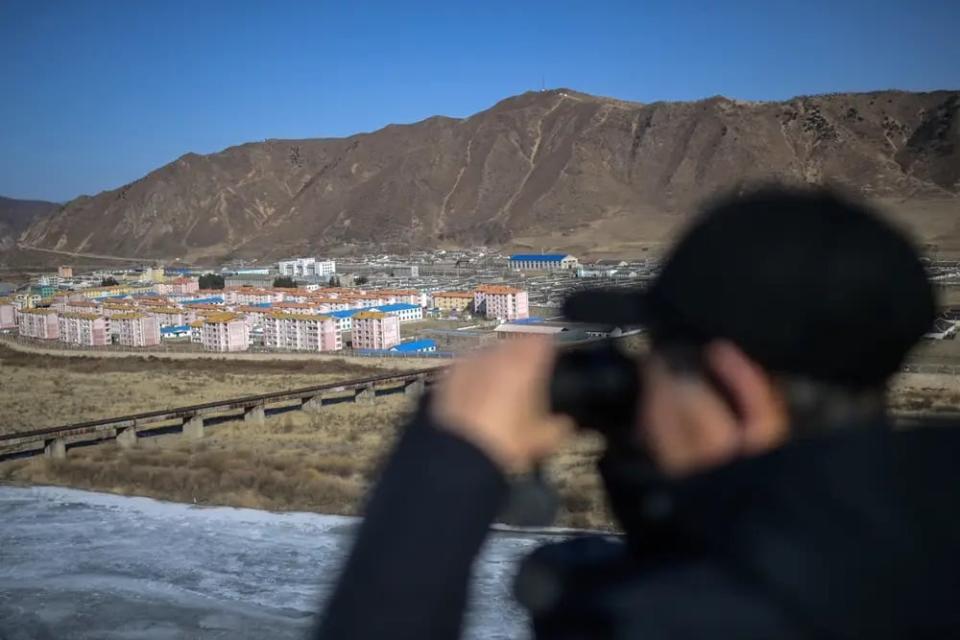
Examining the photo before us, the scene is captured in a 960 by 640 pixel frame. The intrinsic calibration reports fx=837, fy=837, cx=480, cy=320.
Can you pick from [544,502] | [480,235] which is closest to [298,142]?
[480,235]

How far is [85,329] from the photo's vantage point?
2089 centimetres

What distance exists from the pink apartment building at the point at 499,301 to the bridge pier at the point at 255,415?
1021 centimetres

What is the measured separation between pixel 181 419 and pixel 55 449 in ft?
8.22

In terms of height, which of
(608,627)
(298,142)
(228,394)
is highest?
(298,142)

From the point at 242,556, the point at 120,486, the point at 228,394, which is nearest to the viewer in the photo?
the point at 242,556

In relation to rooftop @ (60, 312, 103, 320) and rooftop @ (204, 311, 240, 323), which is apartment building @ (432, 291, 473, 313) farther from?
rooftop @ (60, 312, 103, 320)

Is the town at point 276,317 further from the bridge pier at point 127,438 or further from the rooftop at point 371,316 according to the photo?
the bridge pier at point 127,438

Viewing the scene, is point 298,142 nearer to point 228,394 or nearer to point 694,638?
point 228,394

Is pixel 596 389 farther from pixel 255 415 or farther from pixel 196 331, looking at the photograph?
pixel 196 331

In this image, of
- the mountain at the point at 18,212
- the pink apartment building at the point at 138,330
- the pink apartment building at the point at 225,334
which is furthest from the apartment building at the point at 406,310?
the mountain at the point at 18,212

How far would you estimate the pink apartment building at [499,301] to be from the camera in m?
21.1

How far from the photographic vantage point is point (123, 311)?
2206 cm

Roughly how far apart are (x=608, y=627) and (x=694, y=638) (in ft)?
0.13

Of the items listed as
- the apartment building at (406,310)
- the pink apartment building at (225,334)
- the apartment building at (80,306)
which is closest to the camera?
the pink apartment building at (225,334)
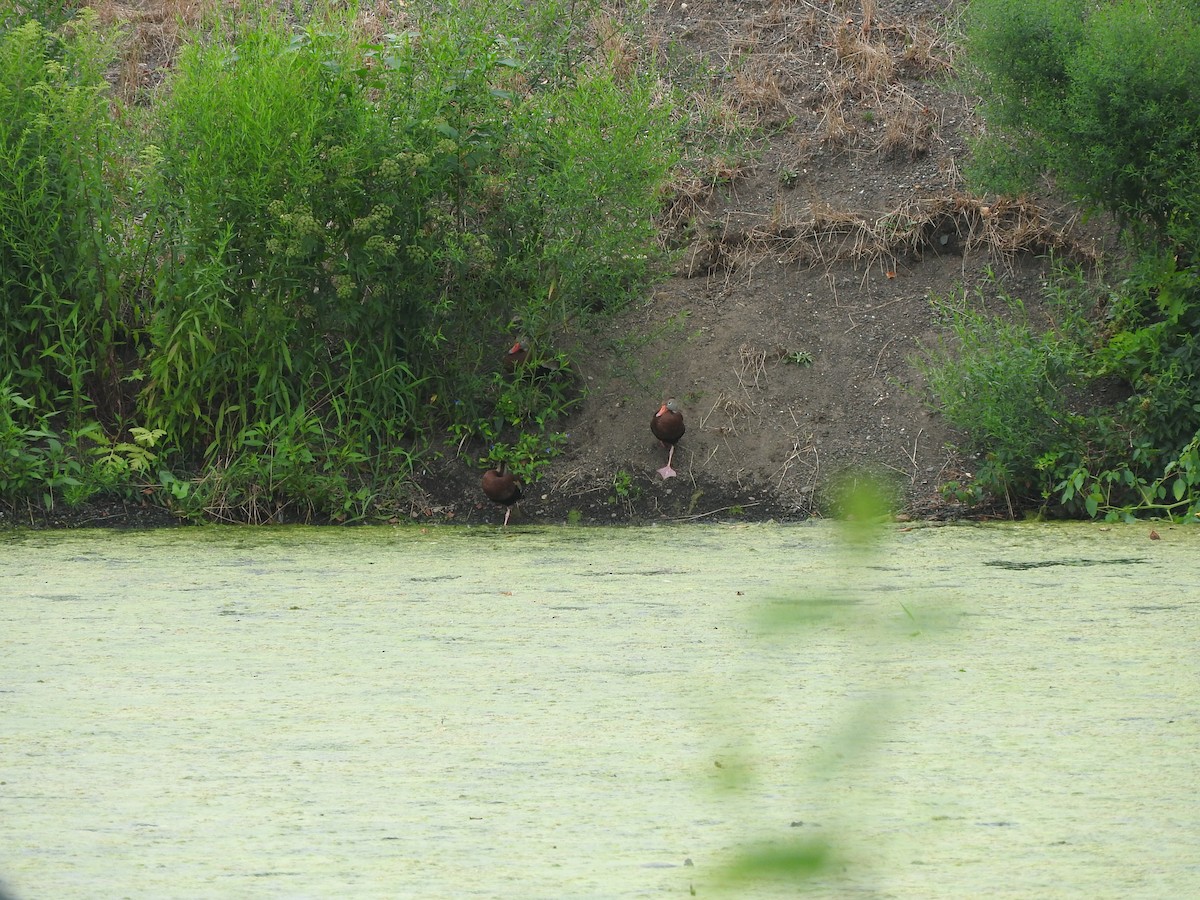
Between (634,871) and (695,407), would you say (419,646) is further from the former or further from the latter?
(695,407)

--

● SHORT PROBLEM:
Return the whole listing above word for word, with the pictures left out.

● COMPLETE OUTPUT:
Examining the photo before us, the scene is captured in a 960 by 640 pixel frame. The intrinsic calibration reports fx=837, fy=837, cx=480, cy=320.
Can you pick from [544,502] | [480,235] which is closest to [298,142]?
[480,235]

How far is [85,329] from the photo's vantage point?
2089 centimetres

What distance exists from the pink apartment building at the point at 499,301 to the bridge pier at the point at 255,415?
1021 centimetres

What is the measured separation between pixel 181 419 and pixel 55 449 in ft?
8.22

In terms of height, which of
(608,627)
(298,142)
(228,394)
is highest?
(298,142)

From the point at 242,556, the point at 120,486, the point at 228,394, which is nearest to the viewer in the photo?
the point at 242,556

In relation to rooftop @ (60, 312, 103, 320) and rooftop @ (204, 311, 240, 323), which is apartment building @ (432, 291, 473, 313) farther from?
rooftop @ (60, 312, 103, 320)

Is the town at point 276,317 further from the bridge pier at point 127,438 or further from the rooftop at point 371,316 according to the photo?
the bridge pier at point 127,438

Viewing the scene, is point 298,142 nearer to point 228,394 or nearer to point 694,638?
point 228,394

Is pixel 596 389 farther from pixel 255 415 or farther from pixel 196 331, looking at the photograph?
pixel 196 331

In this image, of
- the mountain at the point at 18,212
- the pink apartment building at the point at 138,330
- the pink apartment building at the point at 225,334
which is furthest from the apartment building at the point at 406,310?
the mountain at the point at 18,212

How far would you estimate the pink apartment building at [499,301] to be from the camera in m?
21.1

How far from the photographic vantage point is point (123, 311)?
2206 cm

Roughly how far apart are (x=608, y=627) and (x=694, y=638) (in ft)?
0.13

Of the items listed as
- the apartment building at (406,310)
- the pink apartment building at (225,334)
- the apartment building at (80,306)
which is closest to the camera?
the pink apartment building at (225,334)
Between (634,871) and (695,407), would you say (419,646) is further from the former or further from the latter?
(695,407)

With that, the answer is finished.